One of the most exasperating features of emergent church thinking is the constant tendency to set propositional statements over against narrative. Abandoning propositions, they are trying to recover the idea of pastor as story-teller. As I have pointed out before, this is like abandoning verbs and nouns in favor of sentences, or lumber for houses. Stories are made up of propositions. “In a castle by a lake lived a little boy with his green dragon” is proposition. “Jesus rose from the dead” is a proposition.
The confusion is so widespread, and yet so simplistic, it is worth asking what on earth the emergent folks are reacting to. For it must be a reaction, and clearly does not represent a well-thought out position. When they reject propositional theology in favor of story, what do they think they are rejecting? I believe the problem they have with “propositions” is caused by the fact that ministers do not act like they believe their propositions (whether they are found in dogmatic theology, may its tribe increase, or in stories). This problem is actually as old as dirt, and the reaction to it does not deserve to be dignified with a breathless, cutting edge term like post-modernism. When Jesus came along and began teaching with authority, and not as the scribes, the twelve disciples did not begin identifying themselves as post-scribal. What the postmodernists and emergent church johnnies are reacting to is the perennial problem of ecclesiastics who have positional authority without having what we call moral authority. But moral authority is granted by the Spirit of God, and not by spastic reactions to the dull guys who are currently in charge. It takes more than just quitting your job as pastor in the ho-hum church and starting up a new “emergent” church in a nightclub to obtain moral authority. Where is the improvement if we move from dull people doing normal things to dull people doing weird things?
If your living room is dull, nothing changes just because you rearrange the furniture.
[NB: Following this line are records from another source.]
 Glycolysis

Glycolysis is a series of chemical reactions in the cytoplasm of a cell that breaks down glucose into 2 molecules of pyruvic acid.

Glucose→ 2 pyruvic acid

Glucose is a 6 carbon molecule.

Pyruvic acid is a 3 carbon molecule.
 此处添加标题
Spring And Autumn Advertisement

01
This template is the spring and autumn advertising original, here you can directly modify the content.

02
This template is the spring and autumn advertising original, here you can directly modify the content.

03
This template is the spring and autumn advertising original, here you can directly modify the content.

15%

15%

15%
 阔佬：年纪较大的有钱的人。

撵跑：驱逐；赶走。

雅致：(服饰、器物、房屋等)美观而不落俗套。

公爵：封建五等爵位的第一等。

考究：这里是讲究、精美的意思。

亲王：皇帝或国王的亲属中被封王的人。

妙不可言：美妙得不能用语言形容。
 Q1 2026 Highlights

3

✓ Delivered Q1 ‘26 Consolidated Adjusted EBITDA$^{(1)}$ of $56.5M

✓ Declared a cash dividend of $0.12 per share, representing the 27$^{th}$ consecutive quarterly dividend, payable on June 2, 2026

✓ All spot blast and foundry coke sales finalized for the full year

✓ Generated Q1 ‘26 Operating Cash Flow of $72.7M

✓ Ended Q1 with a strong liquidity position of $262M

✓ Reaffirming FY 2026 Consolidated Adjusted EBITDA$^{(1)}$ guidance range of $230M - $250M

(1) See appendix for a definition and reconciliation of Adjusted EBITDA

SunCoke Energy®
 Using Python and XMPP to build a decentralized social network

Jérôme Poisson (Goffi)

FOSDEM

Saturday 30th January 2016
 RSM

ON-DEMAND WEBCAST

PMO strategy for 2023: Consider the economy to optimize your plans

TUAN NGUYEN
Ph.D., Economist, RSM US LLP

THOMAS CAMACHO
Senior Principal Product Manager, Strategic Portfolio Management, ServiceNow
Of course, if you get really exasperated with the Dullness, you can liven things up for about fifteen minutes if you paint the couch with orange latex. But after that, it is still a dull place to be, and the couch is sticky.
The rabbis who did not have the authority that Jesus had could not have remedied the problem by getting an eyebrow pierced. Okay, a bit of excitement for a sabbath or two, but when we all settle down again, he still preaches like dishwater left in the sink overnight. And if he goes for another three weeks, and tries to regain the previous excitement by getting the other eyebrow pierced, you have a good picture of the vanity of the emergent church. Ironmongery and sticky couches will never give you something to say. And if you have nothing to say, that fact will always be evident to everyone shortly.
Propositions are among the most thrilling gifts that God ever gave to us. But sin blinds us, and those who cannot see this are spiritual dullards. This includes people who professionally handle their dusty books propositions in the Ssshhh! Library of God, as well as those who pretend to throw propositions away in order to tell us all a Really Exciting Metanarrative. But for starters, exciting metanarratives don’t have words like metanarrative in the title. In Anglo/Saxon, this word would be rendered as Bigstory, or in western parlance, Tall Tale. As they reject propositions, I await the results with the same anticipation of a customer in a diner who has ordered an omelet from a cook who doesn’t believe in eggs anymore. In either case, all who treat propositions with contempt are spiritual dullards — and whether they are scribes or post-scribes doesn’t much matter.